Hi,
I'm running OPNsense Business Edition 25.10.1_2 and noticed that the Community Edition already ships os-acme-client 4.11, which includes additional DNS providers (Hetzner Cloud).
On Business, the plugin is still on an older version and the provider is therefore not available.
My question:
Is there any supported way to pull os-acme-client 4.11 into the current Business release (25.10.1_2), or is this strictly tied to the Business plugin freeze and only possible with a future Business update?
You can always install the community one:
# pkg add -f https://pkg.opnsense.org/FreeBSD:14:amd64/25.7/MINT/25.7.10/latest/All/acme.sh-3.1.2.pkg
# pkg add -f https://pkg.opnsense.org/FreeBSD:14:amd64/25.7/MINT/25.7.10/latest/All/os-acme-client-4.11.pkg
Cheers,
Franco
Thanks Franco!
I followed your suggestion and the upgrade itself worked fine (installed the CE packages via pkg add -f and the ACME client is now on the newer version).
However, the DNS-01 flow still fails and the logs show that acme.sh is still using the old Hetzner DNS API endpoint:
it calls https://dns.hetzner.com/api/v1/zones?...
resulting in Error adding TXT record ... Invalid domain
From what I can see, the upstream acme.sh implementation for Hetzner Cloud DNS uses the new Cloud API (https://api.hetzner.cloud/v1/...) in dns_hetznercloud.sh, e.g.: https://github.com/acmesh-official/acme.sh/blob/master/dnsapi/dns_hetznercloud.sh
So it looks like the plugin update did not bring in the expected dns_hetznercloud behavior (or the OPNsense-packaged acme.sh dnsapi scripts differ from upstream / are not updated accordingly).
I can offer you the latest code we shipped. If that's not what you want from upstream acme.sh you need to patch the file manually because it looks like they did not release it yet?

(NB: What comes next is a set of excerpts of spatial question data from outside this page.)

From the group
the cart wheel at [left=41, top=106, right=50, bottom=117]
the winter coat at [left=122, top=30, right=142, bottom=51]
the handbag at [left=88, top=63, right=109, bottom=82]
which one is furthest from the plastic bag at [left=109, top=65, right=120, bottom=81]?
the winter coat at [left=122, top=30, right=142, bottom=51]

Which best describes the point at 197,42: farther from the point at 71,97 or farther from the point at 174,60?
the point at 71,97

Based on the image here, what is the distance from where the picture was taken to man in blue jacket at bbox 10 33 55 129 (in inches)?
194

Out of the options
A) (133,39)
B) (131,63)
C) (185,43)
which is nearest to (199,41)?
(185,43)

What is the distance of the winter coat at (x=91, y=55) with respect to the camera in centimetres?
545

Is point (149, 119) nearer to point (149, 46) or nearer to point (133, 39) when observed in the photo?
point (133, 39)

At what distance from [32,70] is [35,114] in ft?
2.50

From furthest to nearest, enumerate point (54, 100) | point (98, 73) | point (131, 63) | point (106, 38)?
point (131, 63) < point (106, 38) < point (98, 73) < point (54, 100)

In general it helps to get the data straight before experimenting if the change one wants is actually there.
Cheers,
Franco
Meanwhile I checked the files and the version seems the new one (that I deployed, mentioned in my last post)
It looks more like strange behaviour in the GUI / Configuration.
In the OPNsense ACME GUI, the DNS provider hetznercloud is explicitly selected. Despite that, ACME behaves like the legacy hetzner provider.
This is clearly visible in the acme.sh logs, which show usage of the legacy DNS API endpoint:
2026-01-10T22:20:58 acme.sh[Sat Jan 10 22:20:58 CET 2026]
url='https://dns.hetzner.com/api/v1/zones?name=org'
The same behavior occurs in both Business and Community editions of OPNsense.
I compared the file dns_hetznercloud.sh against the upstream version from the acme.sh GitHub repository, and it looks correct and up to date.
When hetznercloud is selected in the GUI, acme.sh should use the Hetzner Cloud DNS API via: https://api.hetzner.cloud/v1 as documented in the current Hetzner Cloud DNS API reference.
Is it possible that there is an issue in the OPNsense ACME GUI mapping, where selecting hetznercloud still triggers the legacy hetzner provider internally (or passes the wrong parameters to acme.sh)?